A Provably Efficient Option-Based Algorithm for both High-Level and Low-Level Learning
Gianluca Drappo, Alberto Maria Metelli, Marcello Restelli
TL;DR
This work tackles learning both high-level and low-level policies in the options-based HRL setting for finite-horizon problems. It introduces Options-UCBVI (O-UCBVI) for the high level and a meta-algorithm HLML that alternates between high- and low-level regret minimization to cope with non-stationarity from temporal abstractions. Theoretical results yield sublinear regret guarantees: for O-UCBVI, a bound of $Regret(\text{O-UCBVI},K) \le \tilde{O}( H \sqrt{SOKd} + H^3S^2Od + H\sqrt{Kd} )$, and for HLML, $R(\text{HLML},K) \le \tilde{O}( C^L H \sqrt{SOKd} + C^H H_O \sqrt{OSAKH_O} )$, under a structural assumption linking inner-option policies to flat-optimal policies.
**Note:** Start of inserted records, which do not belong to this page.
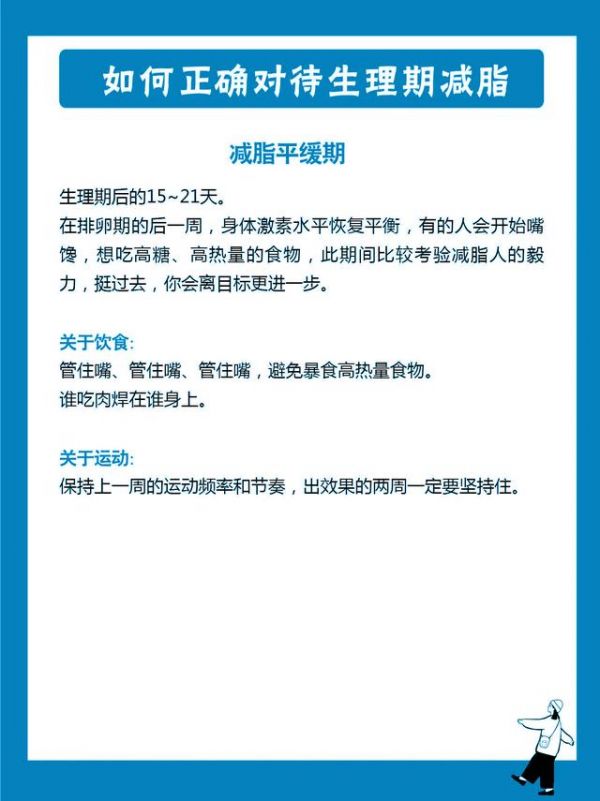 如何正确对待生理期减脂

减脂平缓期

生理期后的15~21天。
在排卵期的后一周，身体激素水平恢复平衡，有的人会开始嘴馋，想吃高糖、高热量的食物，此期间比较考验减脂人的毅力，挺过去，你会离目标更进一步。

关于饮食:
管住嘴、管住嘴、管住嘴，避免暴食高热量食物。
谁吃肉焊在谁身上。

关于运动:
保持上一周的运动频率和节奏，出效果的两周一定要坚持住。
The results identify regimes where HRL is provably beneficial, notably when the product of the number of options and average duration reduces the effective planning horizon (i.e., $Od \ll AH$ and small $\sqrt{O\alpha^3}$ terms). Overall, the paper provides a principled, provably efficient framework for joint high- and low-level learning with temporally extended actions and clarifies the structural conditions that enable HRL to outperform flat approaches.
Abstract
Hierarchical Reinforcement Learning (HRL) approaches have shown successful results in solving a large variety of complex, structured, long-horizon problems. Nevertheless, a full theoretical understanding of this empirical evidence is currently missing. In the context of the \emph{option} framework, prior research has devised efficient algorithms for scenarios where options are fixed, and the high-level policy selecting among options only has to be learned. However, the fully realistic scenario in which both the high-level and the low-level policies are learned is surprisingly disregarded from a theoretical perspective. This work makes a step towards the understanding of this latter scenario. Focusing on the finite-horizon problem, we present a meta-algorithm alternating between regret minimization algorithms instanced at different (high and low) temporal abstractions. At the higher level, we treat the problem as a Semi-Markov Decision Process (SMDP), with fixed low-level policies, while at a lower level, inner option policies are learned with a fixed high-level policy. The bounds derived are compared with the lower bound for non-hierarchical finite-horizon problems, allowing to characterize when a hierarchical approach is provably preferable, even without pre-trained options.